As part of its support to the apartheid "Israeli" entity, the United States plans to formally withdraw from UNESCO, the UN's Paris-based cultural, scientific and educational organization, to save money.
The US decision came to protest what it claimed as UNESCO's anti-"Israel" bias.
According to reports, the US move, which could be announced as early as next week, won't ban its presence at UNESCO as an observer state.
Secretary of State Rex Tillerson made the decision several weeks ago, and told French President Emmanuel Macron Washington was considering leaving during a meeting with President Donald Trump in late September on the sidelines of the UN General Assembly. Macron was seeking Trump's support for a French candidate seeking the top job at UNESCO.
The State Department wanted to delay its departure until after UNESCO selects a new director general this week. The two front runners are the former French culture minister, Audrey Azoulay, and a Qatari diplomat, Hamad bin Abdulaziz Al-Kawari.
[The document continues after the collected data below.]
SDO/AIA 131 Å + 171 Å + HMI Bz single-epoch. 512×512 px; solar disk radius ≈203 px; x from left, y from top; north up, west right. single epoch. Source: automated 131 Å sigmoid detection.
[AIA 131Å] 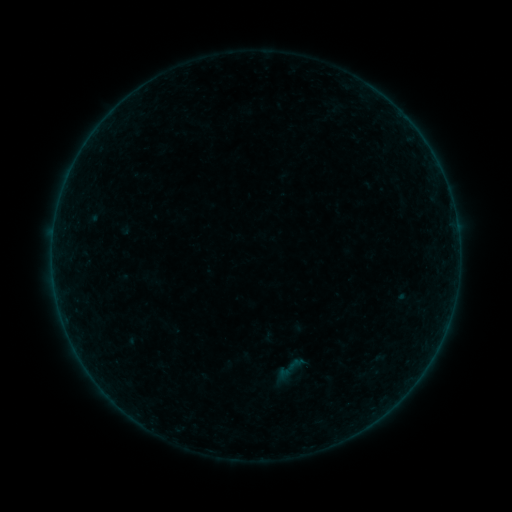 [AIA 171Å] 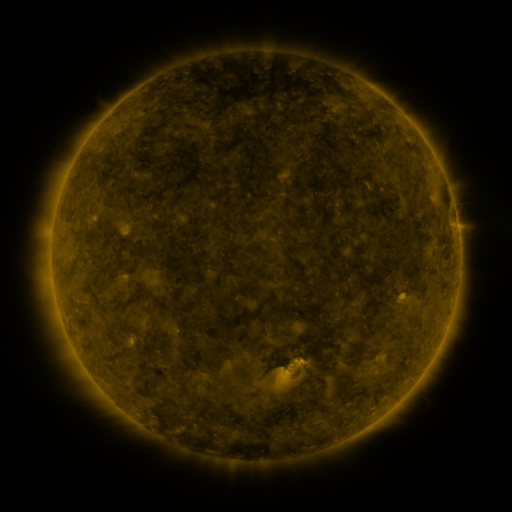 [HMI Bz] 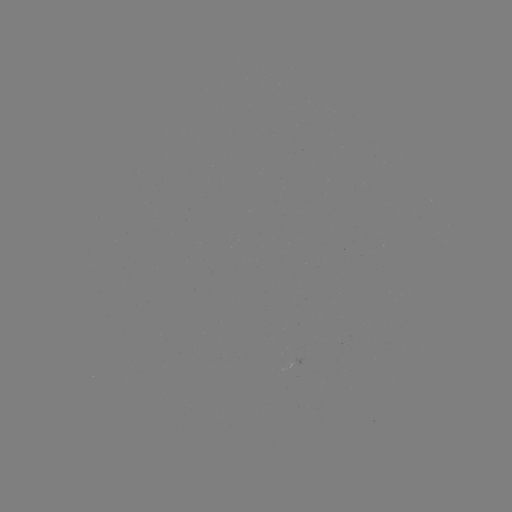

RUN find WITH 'sigmoid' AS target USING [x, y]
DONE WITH [289, 370] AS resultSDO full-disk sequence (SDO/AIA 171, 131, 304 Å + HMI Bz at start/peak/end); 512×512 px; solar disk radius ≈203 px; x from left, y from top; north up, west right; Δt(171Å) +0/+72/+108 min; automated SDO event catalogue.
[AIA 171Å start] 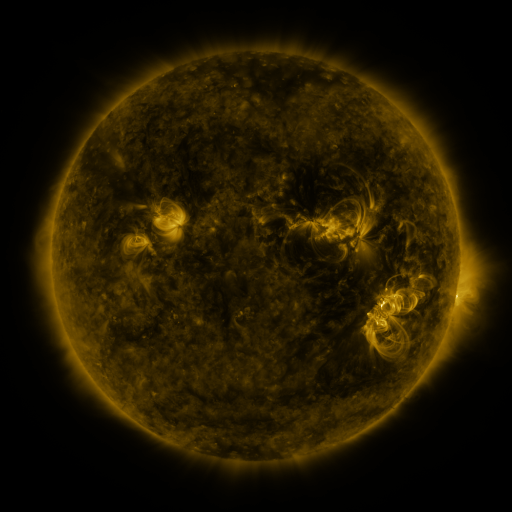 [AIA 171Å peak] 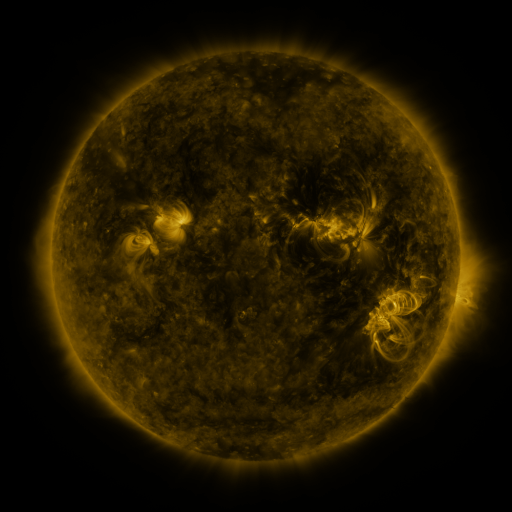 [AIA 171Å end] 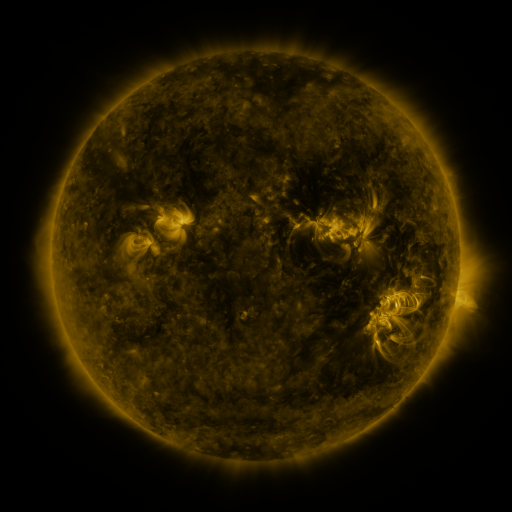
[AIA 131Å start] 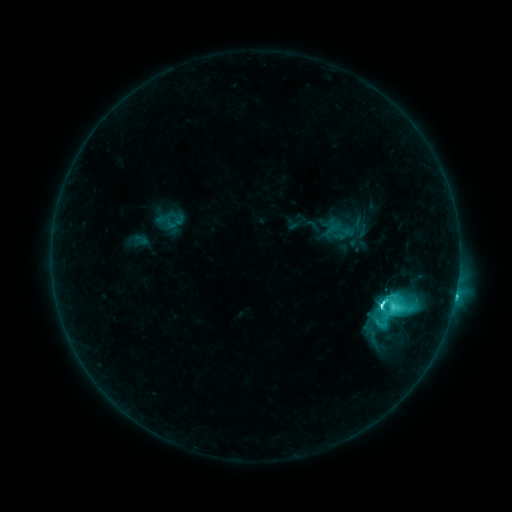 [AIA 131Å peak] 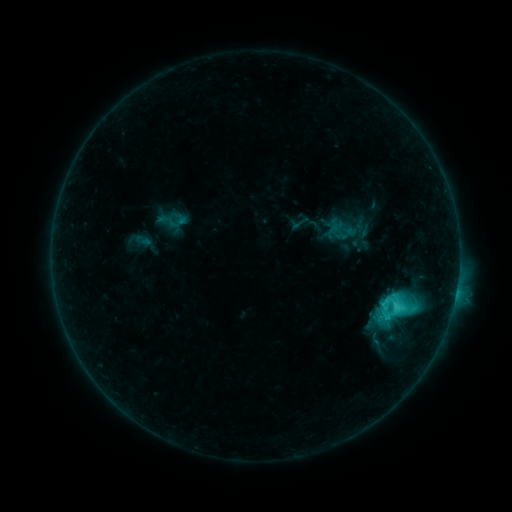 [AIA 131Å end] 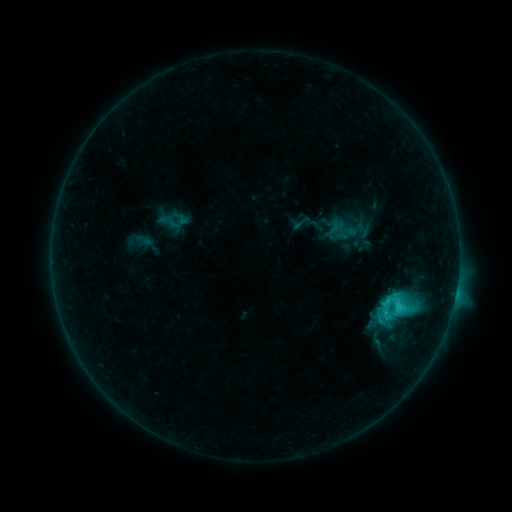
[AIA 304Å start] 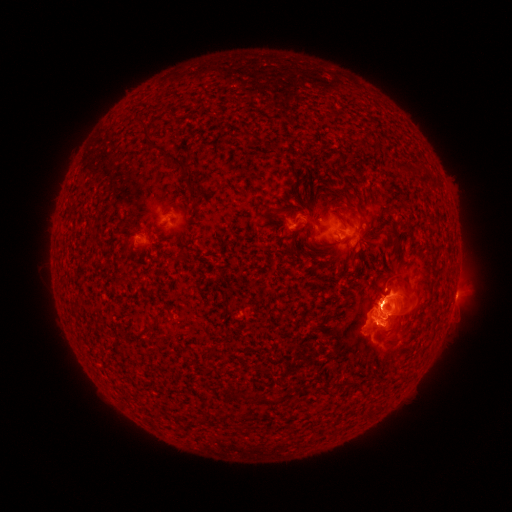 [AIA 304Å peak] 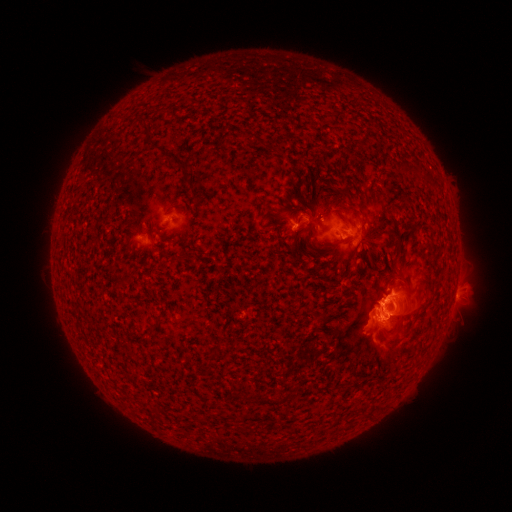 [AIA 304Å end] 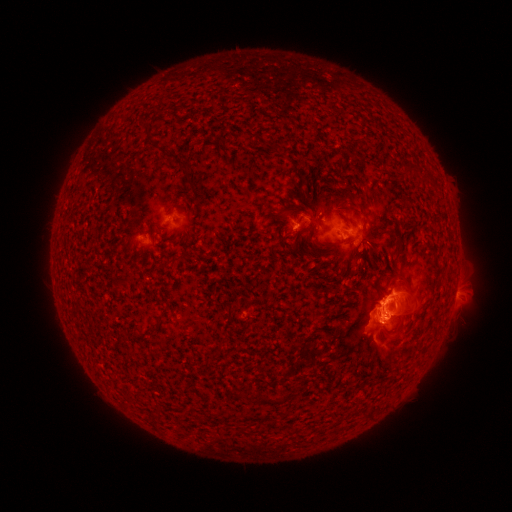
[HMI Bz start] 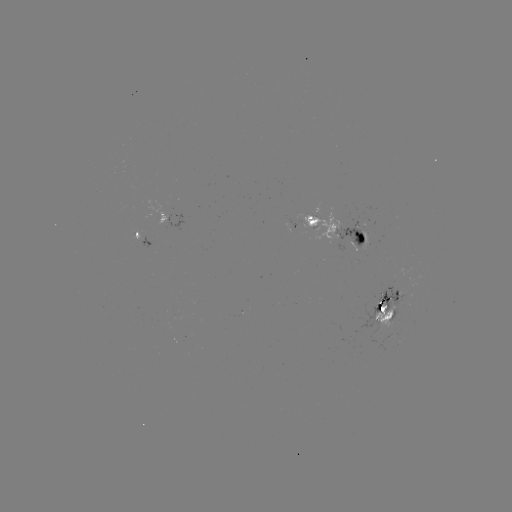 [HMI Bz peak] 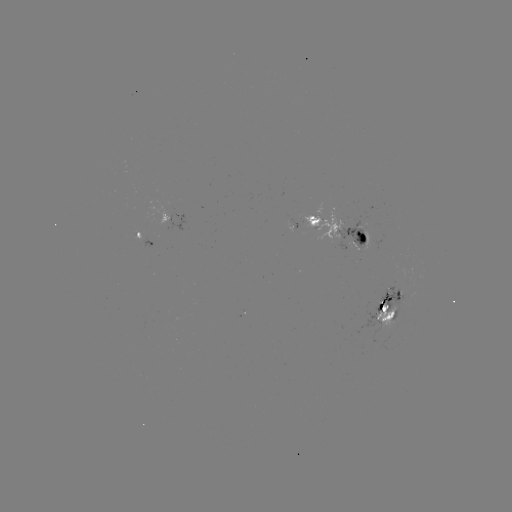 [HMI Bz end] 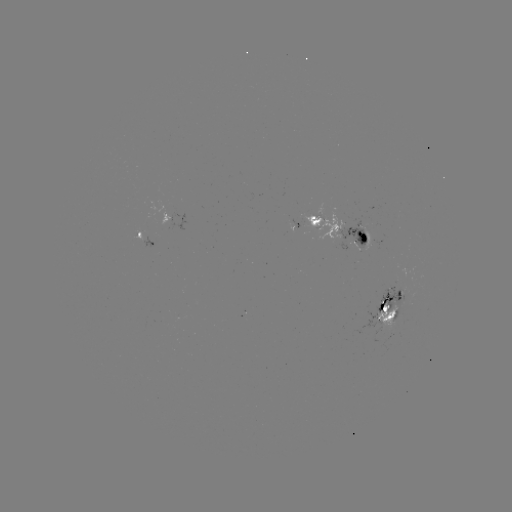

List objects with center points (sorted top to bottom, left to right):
emerging-flux region: (389, 337)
China's nominee and early frontrunner, Qian Tang, has seen his candidacy crater.
France is looking for more than just US support for Azoulay: It also wants continued global engagement from an administration that has been reluctant to do so.
"We hope the US will take the decision to stay within UNESCO," France's UN ambassador, Francois Delattre said in an interview Wednesday. "For us, it is important to have the United States on board, including at UNESCO at this critical juncture," he added. "We consider the US must stay committed to world affairs."
Six years ago, the United States cut off more than $80 million a year, about 22 percent of its entire budget for UNESCO, in reprisal for its acceptance of Palestine as a member. The Obama administration said it had to cut funds because a 1990s-era law prohibits US funding for any UN agencies recognizing Palestine as a state.
Despite the funding cut, the United States remains a member of UNESCO, and even has a vote on the executive board, which selects the new director general. But the United States has and it continues to be charged tens of millions in dues each year and has lost its voting rights in UNESCO's principal decision-making body, which is known as the General Conference. That body approves UNESCO's budget and establishes a range of programs dealing with education, science, and culture around the globe.
As a result of US funding cuts, US arrears have been swelling each year, surpassing $500 million that's owed to UNESCO. Tillerson wants to stop the bleeding.